Kenmerken van protocooperation
Protosamenwerking, waarvan we voorbeelden hebben gegeven, wordt gekenmerkt door de niet-specificiteit van soorten die dergelijke relaties aangaan. Dit betekent dat deelnemers zich kunnen verenigen met verschillende partners, vaak tijdelijk, terwijl ze specifieke kwaliteiten van de tweede partij nodig hebben. Vogels die in de winter voedsel vinden in niet-besneeuwde gebieden, combineren bijvoorbeeld vaak met hoefdieren. Die bieden toegang tot voeding door de laag te doorbrekensneeuw of ijs, en vogels waarschuwen "strijders" voor mogelijke gevaren.
Shaky Edge
Het is vaak moeilijk voor biologen om te bepalen waar commensalisme is, waar mutualisme is en waar proto-samenwerking is. Er zijn veel voorbeelden van dergelijke onbepaalde relaties. We kunnen spreken van de bestuiving van bloemen door vliegende insecten. Enerzijds is dit proces een nevenproces in het voeren van dezelfde bijen, zodat het kan worden toegeschreven aan protocooperation. Aan de andere kant kunnen insecten niet leven zonder stuifmeel, dus de verbinding kan ook als mutualistisch worden beschouwd. Om het begrip van de dunne lijn tussen deze twee soorten biotische relaties te vereenvoudigen, wordt algemeen aangenomen dat als een plant wordt bestoven door slechts één type insect, of een insect zich kan voeden met slechts één type plant, een dergelijke relatie verwijst naar tot mutualisme. Als de bestuivers verschillend zijn, evenals de soorten vegetatie, dan is dit een proto-samenwerking.
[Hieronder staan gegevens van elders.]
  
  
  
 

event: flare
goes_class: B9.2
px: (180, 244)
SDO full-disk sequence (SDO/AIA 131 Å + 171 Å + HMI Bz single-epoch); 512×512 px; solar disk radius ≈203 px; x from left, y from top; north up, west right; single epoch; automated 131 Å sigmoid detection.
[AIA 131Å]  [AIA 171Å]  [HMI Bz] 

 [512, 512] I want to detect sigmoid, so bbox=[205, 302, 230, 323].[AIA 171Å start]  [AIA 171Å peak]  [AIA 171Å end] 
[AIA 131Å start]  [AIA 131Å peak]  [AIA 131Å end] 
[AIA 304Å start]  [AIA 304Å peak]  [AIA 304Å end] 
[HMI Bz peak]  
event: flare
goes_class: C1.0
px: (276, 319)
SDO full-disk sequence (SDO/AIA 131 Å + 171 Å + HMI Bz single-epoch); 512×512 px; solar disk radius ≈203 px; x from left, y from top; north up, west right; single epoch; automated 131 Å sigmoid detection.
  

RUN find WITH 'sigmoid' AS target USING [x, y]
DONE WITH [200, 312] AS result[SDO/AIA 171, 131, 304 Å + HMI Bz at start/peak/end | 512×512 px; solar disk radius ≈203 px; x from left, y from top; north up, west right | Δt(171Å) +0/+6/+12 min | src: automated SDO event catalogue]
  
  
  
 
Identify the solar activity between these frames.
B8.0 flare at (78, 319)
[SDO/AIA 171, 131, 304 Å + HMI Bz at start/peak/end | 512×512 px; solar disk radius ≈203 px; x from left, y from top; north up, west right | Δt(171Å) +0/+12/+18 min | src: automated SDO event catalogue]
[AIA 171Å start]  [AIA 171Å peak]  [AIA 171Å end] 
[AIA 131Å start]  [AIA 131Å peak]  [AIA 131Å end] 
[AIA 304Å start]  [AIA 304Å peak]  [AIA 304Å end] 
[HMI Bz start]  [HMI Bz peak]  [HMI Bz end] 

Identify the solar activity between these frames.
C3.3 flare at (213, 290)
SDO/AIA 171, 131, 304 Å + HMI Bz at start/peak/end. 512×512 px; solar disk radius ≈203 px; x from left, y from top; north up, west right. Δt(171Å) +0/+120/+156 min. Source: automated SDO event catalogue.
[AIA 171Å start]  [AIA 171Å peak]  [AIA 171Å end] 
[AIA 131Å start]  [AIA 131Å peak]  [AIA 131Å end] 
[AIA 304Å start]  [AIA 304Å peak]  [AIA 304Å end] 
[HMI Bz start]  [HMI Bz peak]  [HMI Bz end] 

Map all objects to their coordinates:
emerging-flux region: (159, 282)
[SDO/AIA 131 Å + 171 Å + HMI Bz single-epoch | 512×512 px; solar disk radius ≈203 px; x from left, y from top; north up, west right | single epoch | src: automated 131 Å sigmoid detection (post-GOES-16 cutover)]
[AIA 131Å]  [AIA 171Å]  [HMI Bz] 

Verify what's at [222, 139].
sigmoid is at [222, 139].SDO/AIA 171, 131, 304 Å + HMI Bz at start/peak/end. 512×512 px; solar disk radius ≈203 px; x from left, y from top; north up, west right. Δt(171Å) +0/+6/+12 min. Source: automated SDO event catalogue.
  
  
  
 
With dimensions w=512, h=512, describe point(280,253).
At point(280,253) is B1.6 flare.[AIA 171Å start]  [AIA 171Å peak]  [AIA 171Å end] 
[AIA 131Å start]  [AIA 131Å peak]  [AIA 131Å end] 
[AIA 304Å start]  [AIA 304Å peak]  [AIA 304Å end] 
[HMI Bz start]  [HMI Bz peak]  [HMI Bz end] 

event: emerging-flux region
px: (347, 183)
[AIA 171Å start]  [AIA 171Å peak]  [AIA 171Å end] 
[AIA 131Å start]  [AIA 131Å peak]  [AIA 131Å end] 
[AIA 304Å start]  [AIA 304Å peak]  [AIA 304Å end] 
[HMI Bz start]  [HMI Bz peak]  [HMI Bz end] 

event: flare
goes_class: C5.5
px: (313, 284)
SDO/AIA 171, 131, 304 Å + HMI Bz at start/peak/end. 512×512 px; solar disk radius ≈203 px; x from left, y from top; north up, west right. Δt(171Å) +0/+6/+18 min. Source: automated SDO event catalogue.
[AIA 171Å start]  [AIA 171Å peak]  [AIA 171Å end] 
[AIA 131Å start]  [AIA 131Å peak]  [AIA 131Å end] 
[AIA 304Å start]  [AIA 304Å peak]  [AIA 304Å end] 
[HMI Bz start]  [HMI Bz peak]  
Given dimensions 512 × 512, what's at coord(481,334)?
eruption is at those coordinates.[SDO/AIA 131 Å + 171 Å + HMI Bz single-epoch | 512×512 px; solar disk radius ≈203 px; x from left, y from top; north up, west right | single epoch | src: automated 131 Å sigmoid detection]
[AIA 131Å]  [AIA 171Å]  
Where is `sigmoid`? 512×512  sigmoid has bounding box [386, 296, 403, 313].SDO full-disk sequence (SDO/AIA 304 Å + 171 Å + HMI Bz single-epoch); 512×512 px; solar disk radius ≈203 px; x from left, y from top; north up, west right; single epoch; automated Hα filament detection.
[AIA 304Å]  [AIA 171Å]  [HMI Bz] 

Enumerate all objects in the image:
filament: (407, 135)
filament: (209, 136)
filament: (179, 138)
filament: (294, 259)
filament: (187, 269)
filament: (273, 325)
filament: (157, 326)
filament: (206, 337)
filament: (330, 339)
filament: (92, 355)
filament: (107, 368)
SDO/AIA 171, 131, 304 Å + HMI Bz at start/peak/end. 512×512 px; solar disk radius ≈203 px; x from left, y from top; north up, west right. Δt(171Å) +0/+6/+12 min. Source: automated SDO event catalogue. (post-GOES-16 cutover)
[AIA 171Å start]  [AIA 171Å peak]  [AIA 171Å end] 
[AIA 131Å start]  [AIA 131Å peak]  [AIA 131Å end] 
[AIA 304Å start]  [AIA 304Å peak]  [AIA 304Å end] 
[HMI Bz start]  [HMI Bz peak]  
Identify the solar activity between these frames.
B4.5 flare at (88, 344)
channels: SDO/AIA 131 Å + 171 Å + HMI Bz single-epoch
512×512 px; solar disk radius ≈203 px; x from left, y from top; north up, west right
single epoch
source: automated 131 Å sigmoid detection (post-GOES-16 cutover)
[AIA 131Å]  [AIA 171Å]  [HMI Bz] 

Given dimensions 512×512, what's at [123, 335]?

Dezelfde opmerking is van toepassing op commensalisme, waarbij samenwerking gunstig is voor de ene kant en onverschillig voor de andere. Bijvoorbeeld het bestaan van niet-pathogene micro-organismen in het menselijk lichaam. Ze voeden zich ten koste van de drager, ze doen geen kwaad, maar de voordelen die een persoon ontvangt zijn verre van alle en ongelijk: sommige beschermen hem tot op zekere hoogte tegen ziekteverwekkers, andere blijven neutraal.
Biologen kennen ook voorbeelden tussen mutualisme en protosamenwerking. Een van de soorten die deelneemt aan de verbinding kan het zonder de tweede doen, maar zijn "partner" kan niet overleven zonder de andere kant.